Investors are likely to be focused on the British banking industry as almost half the companies in the FT-SE banking index release first-half results.

"You will see a fall in earnings but it is difficult to say how much," said Peter Hewitt, head of research at Murray Johnstone. "If you take a very long-term view, it could be a buy. I wouldn't be aggressively selling."

On Friday the benchmark FT-SE 100 index fell 73.3 points, to 5,837.0, sliding for the seventh day in nine. Lloyds TSB Group dropped 67p to 834, knocking 20 points off the index, and National Westminster Bank fell 65p to 1,060. Orange rose 47.5p to 743.

HSBC is expected to release first-half earnings tomorrow. The UK's largest bank by assets, which makes 45 per cent of its income in Asia, has been hurt by the slowdown in the region, on the concern that failing Asian banks will default on their loans.

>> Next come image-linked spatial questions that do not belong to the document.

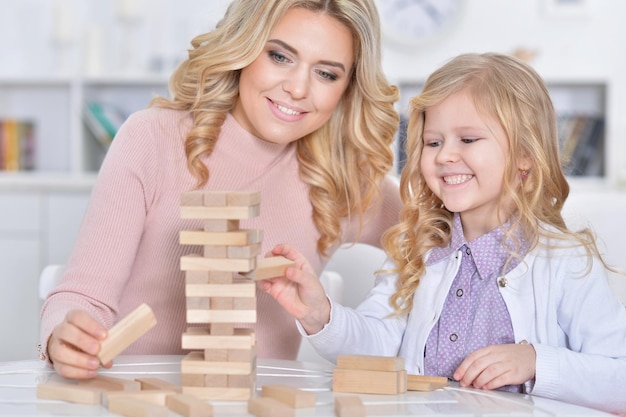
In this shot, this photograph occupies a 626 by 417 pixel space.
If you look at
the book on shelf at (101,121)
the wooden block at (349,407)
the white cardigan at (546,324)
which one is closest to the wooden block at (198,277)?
the wooden block at (349,407)

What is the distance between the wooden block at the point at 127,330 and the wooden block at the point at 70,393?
0.05 m

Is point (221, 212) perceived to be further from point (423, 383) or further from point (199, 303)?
point (423, 383)

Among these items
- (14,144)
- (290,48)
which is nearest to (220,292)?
(290,48)

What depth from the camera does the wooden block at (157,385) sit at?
115cm

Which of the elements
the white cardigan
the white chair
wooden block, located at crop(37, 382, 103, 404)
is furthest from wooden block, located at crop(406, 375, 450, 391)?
the white chair

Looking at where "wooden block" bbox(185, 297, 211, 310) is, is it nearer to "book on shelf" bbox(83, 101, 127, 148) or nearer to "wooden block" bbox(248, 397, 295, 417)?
"wooden block" bbox(248, 397, 295, 417)

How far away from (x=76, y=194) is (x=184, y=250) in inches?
81.5

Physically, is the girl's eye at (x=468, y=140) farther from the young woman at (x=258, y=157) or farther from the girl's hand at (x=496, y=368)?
the girl's hand at (x=496, y=368)

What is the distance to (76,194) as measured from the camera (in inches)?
147

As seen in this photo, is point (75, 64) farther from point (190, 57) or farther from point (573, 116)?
point (190, 57)

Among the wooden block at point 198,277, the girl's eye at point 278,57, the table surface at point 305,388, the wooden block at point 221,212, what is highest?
the girl's eye at point 278,57

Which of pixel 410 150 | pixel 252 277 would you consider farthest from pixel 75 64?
pixel 252 277

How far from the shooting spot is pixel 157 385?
117 centimetres

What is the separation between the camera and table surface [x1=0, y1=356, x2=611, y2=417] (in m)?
1.11
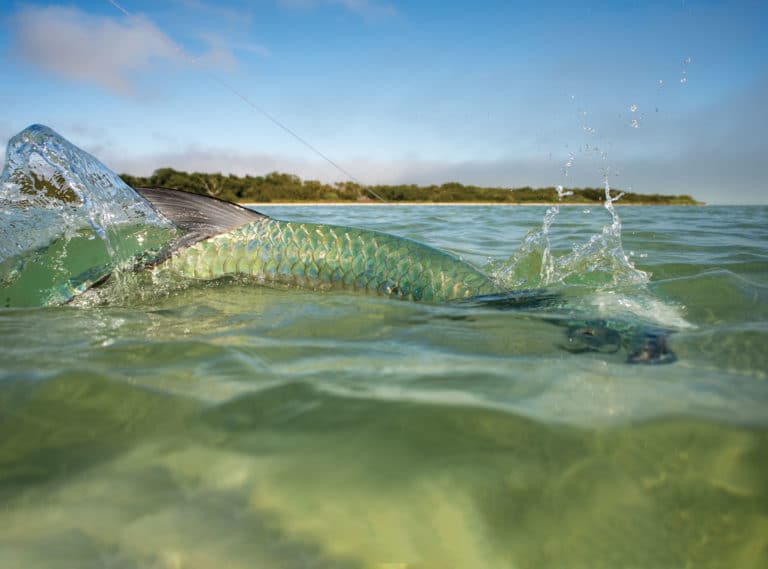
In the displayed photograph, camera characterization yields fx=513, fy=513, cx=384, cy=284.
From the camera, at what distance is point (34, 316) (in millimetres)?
2631

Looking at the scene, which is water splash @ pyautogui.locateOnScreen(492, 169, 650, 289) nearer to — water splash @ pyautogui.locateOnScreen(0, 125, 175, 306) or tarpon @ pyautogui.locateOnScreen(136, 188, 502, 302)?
tarpon @ pyautogui.locateOnScreen(136, 188, 502, 302)

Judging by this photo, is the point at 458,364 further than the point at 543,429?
Yes

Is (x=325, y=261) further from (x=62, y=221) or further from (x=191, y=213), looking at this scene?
(x=62, y=221)

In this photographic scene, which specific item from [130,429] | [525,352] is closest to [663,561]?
[525,352]

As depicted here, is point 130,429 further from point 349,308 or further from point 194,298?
point 194,298

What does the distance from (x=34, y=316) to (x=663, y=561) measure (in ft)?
9.45

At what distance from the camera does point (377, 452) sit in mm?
1167

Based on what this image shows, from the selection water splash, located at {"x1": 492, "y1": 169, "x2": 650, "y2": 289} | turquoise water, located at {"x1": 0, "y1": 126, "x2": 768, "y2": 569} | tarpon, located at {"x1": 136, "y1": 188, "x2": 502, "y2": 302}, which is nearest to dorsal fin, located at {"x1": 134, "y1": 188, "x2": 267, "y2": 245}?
tarpon, located at {"x1": 136, "y1": 188, "x2": 502, "y2": 302}

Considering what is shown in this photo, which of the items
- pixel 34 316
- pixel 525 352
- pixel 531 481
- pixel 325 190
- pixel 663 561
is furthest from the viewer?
pixel 325 190

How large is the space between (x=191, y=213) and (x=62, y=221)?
2.86 ft

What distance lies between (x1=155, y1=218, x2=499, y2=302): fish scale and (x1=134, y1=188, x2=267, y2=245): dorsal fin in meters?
0.06

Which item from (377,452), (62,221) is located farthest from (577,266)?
(62,221)

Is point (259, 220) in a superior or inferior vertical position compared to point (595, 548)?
superior

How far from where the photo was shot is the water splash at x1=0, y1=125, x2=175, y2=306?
10.3 ft
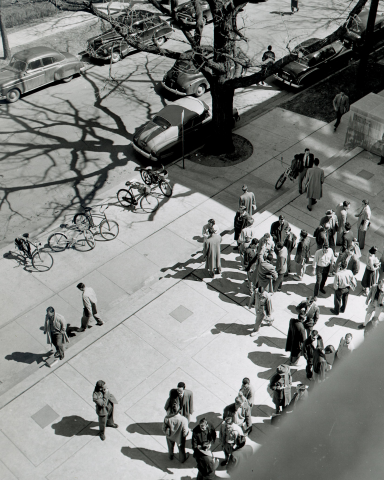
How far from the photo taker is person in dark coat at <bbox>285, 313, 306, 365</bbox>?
9961 mm

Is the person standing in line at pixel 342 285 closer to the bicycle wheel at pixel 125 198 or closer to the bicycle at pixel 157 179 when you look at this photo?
the bicycle at pixel 157 179

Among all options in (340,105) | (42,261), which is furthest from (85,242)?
(340,105)

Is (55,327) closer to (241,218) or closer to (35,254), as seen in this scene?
(35,254)

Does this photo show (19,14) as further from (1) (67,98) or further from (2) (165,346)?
(2) (165,346)

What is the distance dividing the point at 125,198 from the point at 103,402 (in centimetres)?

Gilts are seen to be rising as economic reports fuel hopes that the Bank of England will keep interest rates on hold.

"Gilts will gain a further bit of support from a survey underlining the slump in manufacturing," said Neil Parker, a treasury economist at the Royal Bank of Scotland.

Yet investors "will keep one eye" on the rate meeting and "gains will be limited".

The monthly meeting of the Bank of England's Monetary Policy Committee begins on Wednesday, and all but four of 24 economists polled on Friday expect that rates will be left unchanged at 7.50 per cent.

Twenty of the 24 said rates have now peaked.

Even so, the rate meeting is "the big hurdle we have to get over next week", said Mark Wall, a UK economist at Deutsche Bank.

Analysts said this means gilts will be little affected by other reports due this week. These include a survey of service activity and figures for industrial production and narrow money supply.

"The feeling that interest rates have peaked is starting to feed through into the market," said Philip Uglow, a UK economist at Sakura Bank.

The benchmark 7.25 per cent 10-year government bond rose on Friday, pushing the yield down 5 basis points to 5.76 per cent, the lowest since 16 June.